▸ **EXERCISE DETAILS**
Each line below needs to be duplicated without alteration.

(Data excerpts)

________________________

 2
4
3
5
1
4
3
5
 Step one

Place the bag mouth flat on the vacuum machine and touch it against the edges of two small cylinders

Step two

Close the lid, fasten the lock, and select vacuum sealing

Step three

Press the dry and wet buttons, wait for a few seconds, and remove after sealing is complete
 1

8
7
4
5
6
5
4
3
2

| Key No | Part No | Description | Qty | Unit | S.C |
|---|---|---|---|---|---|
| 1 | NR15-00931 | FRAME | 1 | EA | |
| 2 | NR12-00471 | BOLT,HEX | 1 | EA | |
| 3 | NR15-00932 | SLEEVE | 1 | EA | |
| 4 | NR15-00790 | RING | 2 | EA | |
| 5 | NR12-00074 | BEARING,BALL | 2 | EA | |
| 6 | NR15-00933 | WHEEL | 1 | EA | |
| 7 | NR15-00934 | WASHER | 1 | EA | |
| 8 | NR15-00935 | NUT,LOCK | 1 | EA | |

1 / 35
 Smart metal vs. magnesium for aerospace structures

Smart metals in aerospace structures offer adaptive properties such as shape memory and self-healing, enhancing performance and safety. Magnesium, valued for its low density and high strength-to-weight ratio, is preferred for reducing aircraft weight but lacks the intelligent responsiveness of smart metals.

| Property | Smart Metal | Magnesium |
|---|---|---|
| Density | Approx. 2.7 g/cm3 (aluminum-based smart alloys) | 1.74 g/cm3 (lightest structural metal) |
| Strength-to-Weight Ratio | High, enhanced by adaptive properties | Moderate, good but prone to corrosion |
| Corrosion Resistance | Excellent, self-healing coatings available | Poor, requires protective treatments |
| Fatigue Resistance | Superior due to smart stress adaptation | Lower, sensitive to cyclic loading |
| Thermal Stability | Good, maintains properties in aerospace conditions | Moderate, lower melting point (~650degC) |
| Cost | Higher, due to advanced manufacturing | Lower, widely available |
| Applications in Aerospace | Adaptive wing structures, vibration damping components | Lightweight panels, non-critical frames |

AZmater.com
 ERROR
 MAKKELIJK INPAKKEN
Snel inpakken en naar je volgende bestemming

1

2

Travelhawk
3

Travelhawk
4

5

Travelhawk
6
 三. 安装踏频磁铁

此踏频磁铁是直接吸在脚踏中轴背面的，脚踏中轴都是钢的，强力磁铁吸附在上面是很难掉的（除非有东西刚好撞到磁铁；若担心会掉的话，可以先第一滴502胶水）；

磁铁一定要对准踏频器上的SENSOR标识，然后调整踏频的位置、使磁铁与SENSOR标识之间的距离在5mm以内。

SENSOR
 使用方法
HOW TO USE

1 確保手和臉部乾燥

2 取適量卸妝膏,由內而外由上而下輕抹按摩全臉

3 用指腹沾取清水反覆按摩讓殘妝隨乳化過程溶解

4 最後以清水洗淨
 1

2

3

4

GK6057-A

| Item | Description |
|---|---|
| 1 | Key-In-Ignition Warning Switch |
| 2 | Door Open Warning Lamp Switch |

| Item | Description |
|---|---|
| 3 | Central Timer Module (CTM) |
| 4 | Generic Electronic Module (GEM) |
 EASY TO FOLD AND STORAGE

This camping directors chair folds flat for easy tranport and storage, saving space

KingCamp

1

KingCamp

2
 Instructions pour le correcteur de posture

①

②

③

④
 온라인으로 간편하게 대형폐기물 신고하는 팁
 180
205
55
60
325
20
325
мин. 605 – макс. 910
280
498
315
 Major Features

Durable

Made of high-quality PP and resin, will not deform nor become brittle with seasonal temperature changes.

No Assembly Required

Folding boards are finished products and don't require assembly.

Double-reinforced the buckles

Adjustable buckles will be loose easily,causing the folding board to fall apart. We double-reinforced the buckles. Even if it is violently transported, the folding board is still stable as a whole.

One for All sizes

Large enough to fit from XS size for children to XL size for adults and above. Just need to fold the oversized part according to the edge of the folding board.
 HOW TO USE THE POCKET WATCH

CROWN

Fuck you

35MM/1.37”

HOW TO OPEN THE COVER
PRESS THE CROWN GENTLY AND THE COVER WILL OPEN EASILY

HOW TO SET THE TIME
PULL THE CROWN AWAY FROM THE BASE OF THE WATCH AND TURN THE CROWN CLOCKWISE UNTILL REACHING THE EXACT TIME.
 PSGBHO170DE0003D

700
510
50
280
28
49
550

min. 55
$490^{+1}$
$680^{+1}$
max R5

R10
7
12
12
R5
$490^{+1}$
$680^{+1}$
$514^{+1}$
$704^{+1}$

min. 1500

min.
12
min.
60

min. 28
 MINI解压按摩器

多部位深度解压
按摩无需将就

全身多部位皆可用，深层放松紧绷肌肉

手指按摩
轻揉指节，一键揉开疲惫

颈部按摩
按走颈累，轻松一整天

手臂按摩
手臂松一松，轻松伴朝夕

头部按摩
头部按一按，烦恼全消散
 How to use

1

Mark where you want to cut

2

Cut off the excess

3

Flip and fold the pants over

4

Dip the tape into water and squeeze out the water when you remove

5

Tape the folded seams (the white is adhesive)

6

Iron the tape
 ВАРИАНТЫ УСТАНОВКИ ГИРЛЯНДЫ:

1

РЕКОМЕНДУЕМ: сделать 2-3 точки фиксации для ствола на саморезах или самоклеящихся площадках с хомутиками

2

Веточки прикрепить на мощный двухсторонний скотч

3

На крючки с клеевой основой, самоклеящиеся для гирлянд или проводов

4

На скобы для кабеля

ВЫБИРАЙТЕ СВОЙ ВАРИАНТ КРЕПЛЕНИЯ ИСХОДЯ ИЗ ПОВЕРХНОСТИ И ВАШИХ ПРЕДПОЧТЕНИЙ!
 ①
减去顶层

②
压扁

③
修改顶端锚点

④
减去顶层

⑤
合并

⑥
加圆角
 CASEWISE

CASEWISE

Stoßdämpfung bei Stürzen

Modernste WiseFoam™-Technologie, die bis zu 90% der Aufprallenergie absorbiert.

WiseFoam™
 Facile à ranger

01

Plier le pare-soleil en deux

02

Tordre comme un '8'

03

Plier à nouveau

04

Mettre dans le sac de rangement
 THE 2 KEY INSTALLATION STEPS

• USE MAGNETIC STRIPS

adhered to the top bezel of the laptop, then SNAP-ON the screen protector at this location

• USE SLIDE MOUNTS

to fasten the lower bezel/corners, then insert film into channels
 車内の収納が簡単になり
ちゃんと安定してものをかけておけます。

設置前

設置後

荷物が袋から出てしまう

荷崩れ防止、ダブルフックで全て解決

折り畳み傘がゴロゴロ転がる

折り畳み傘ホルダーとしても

________________________

▸ **EXERCISE RESULT**
 2
4
3
5
1
4
3
5
 Step one

Place the bag mouth flat on the vacuum machine and touch it against the edges of two small cylinders

Step two

Close the lid, fasten the lock, and select vacuum sealing

Step three

Press the dry and wet buttons, wait for a few seconds, and remove after sealing is complete
 1

8
7
4
5
6
5
4
3
2

| Key No | Part No | Description | Qty | Unit | S.C |
|---|---|---|---|---|---|
| 1 | NR15-00931 | FRAME | 1 | EA | |
| 2 | NR12-00471 | BOLT,HEX | 1 | EA | |
| 3 | NR15-00932 | SLEEVE | 1 | EA | |
| 4 | NR15-00790 | RING | 2 | EA | |
| 5 | NR12-00074 | BEARING,BALL | 2 | EA | |
| 6 | NR15-00933 | WHEEL | 1 | EA | |
| 7 | NR15-00934 | WASHER | 1 | EA | |
| 8 | NR15-00935 | NUT,LOCK | 1 | EA | |

1 / 35
 Smart metal vs. magnesium for aerospace structures

Smart metals in aerospace structures offer adaptive properties such as shape memory and self-healing, enhancing performance and safety. Magnesium, valued for its low density and high strength-to-weight ratio, is preferred for reducing aircraft weight but lacks the intelligent responsiveness of smart metals.

| Property | Smart Metal | Magnesium |
|---|---|---|
| Density | Approx. 2.7 g/cm3 (aluminum-based smart alloys) | 1.74 g/cm3 (lightest structural metal) |
| Strength-to-Weight Ratio | High, enhanced by adaptive properties | Moderate, good but prone to corrosion |
| Corrosion Resistance | Excellent, self-healing coatings available | Poor, requires protective treatments |
| Fatigue Resistance | Superior due to smart stress adaptation | Lower, sensitive to cyclic loading |
| Thermal Stability | Good, maintains properties in aerospace conditions | Moderate, lower melting point (~650degC) |
| Cost | Higher, due to advanced manufacturing | Lower, widely available |
| Applications in Aerospace | Adaptive wing structures, vibration damping components | Lightweight panels, non-critical frames |

AZmater.com
 ERROR
 MAKKELIJK INPAKKEN
Snel inpakken en naar je volgende bestemming

1

2

Travelhawk
3

Travelhawk
4

5

Travelhawk
6
 三. 安装踏频磁铁

此踏频磁铁是直接吸在脚踏中轴背面的，脚踏中轴都是钢的，强力磁铁吸附在上面是很难掉的（除非有东西刚好撞到磁铁；若担心会掉的话，可以先第一滴502胶水）；

磁铁一定要对准踏频器上的SENSOR标识，然后调整踏频的位置、使磁铁与SENSOR标识之间的距离在5mm以内。

SENSOR
 使用方法
HOW TO USE

1 確保手和臉部乾燥

2 取適量卸妝膏,由內而外由上而下輕抹按摩全臉

3 用指腹沾取清水反覆按摩讓殘妝隨乳化過程溶解

4 最後以清水洗淨
 1

2

3

4

GK6057-A

| Item | Description |
|---|---|
| 1 | Key-In-Ignition Warning Switch |
| 2 | Door Open Warning Lamp Switch |

| Item | Description |
|---|---|
| 3 | Central Timer Module (CTM) |
| 4 | Generic Electronic Module (GEM) |
 EASY TO FOLD AND STORAGE

This camping directors chair folds flat for easy tranport and storage, saving space

KingCamp

1

KingCamp

2
 Instructions pour le correcteur de posture

①

②

③

④
 온라인으로 간편하게 대형폐기물 신고하는 팁
 180
205
55
60
325
20
325
мин. 605 – макс. 910
280
498
315
 Major Features

Durable

Made of high-quality PP and resin, will not deform nor become brittle with seasonal temperature changes.

No Assembly Required

Folding boards are finished products and don't require assembly.

Double-reinforced the buckles

Adjustable buckles will be loose easily,causing the folding board to fall apart. We double-reinforced the buckles. Even if it is violently transported, the folding board is still stable as a whole.

One for All sizes

Large enough to fit from XS size for children to XL size for adults and above. Just need to fold the oversized part according to the edge of the folding board.
 HOW TO USE THE POCKET WATCH

CROWN

Fuck you

35MM/1.37”

HOW TO OPEN THE COVER
PRESS THE CROWN GENTLY AND THE COVER WILL OPEN EASILY

HOW TO SET THE TIME
PULL THE CROWN AWAY FROM THE BASE OF THE WATCH AND TURN THE CROWN CLOCKWISE UNTILL REACHING THE EXACT TIME.
 PSGBHO170DE0003D

700
510
50
280
28
49
550

min. 55
$490^{+1}$
$680^{+1}$
max R5

R10
7
12
12
R5
$490^{+1}$
$680^{+1}$
$514^{+1}$
$704^{+1}$

min. 1500

min.
12
min.
60

min. 28
 MINI解压按摩器

多部位深度解压
按摩无需将就

全身多部位皆可用，深层放松紧绷肌肉

手指按摩
轻揉指节，一键揉开疲惫

颈部按摩
按走颈累，轻松一整天

手臂按摩
手臂松一松，轻松伴朝夕

头部按摩
头部按一按，烦恼全消散
 How to use

1

Mark where you want to cut

2

Cut off the excess

3

Flip and fold the pants over

4

Dip the tape into water and squeeze out the water when you remove

5

Tape the folded seams (the white is adhesive)

6

Iron the tape
 ВАРИАНТЫ УСТАНОВКИ ГИРЛЯНДЫ:

1

РЕКОМЕНДУЕМ: сделать 2-3 точки фиксации для ствола на саморезах или самоклеящихся площадках с хомутиками

2

Веточки прикрепить на мощный двухсторонний скотч

3

На крючки с клеевой основой, самоклеящиеся для гирлянд или проводов

4

На скобы для кабеля

ВЫБИРАЙТЕ СВОЙ ВАРИАНТ КРЕПЛЕНИЯ ИСХОДЯ ИЗ ПОВЕРХНОСТИ И ВАШИХ ПРЕДПОЧТЕНИЙ!
 ①
减去顶层

②
压扁

③
修改顶端锚点

④
减去顶层

⑤
合并

⑥
加圆角
 CASEWISE

CASEWISE

Stoßdämpfung bei Stürzen

Modernste WiseFoam™-Technologie, die bis zu 90% der Aufprallenergie absorbiert.

WiseFoam™
 Facile à ranger

01

Plier le pare-soleil en deux

02

Tordre comme un '8'

03

Plier à nouveau

04

Mettre dans le sac de rangement
 THE 2 KEY INSTALLATION STEPS

• USE MAGNETIC STRIPS

adhered to the top bezel of the laptop, then SNAP-ON the screen protector at this location

• USE SLIDE MOUNTS

to fasten the lower bezel/corners, then insert film into channels
 車内の収納が簡単になり
ちゃんと安定してものをかけておけます。

設置前

設置後

荷物が袋から出てしまう

荷崩れ防止、ダブルフックで全て解決

折り畳み傘がゴロゴロ転がる

折り畳み傘ホルダーとしても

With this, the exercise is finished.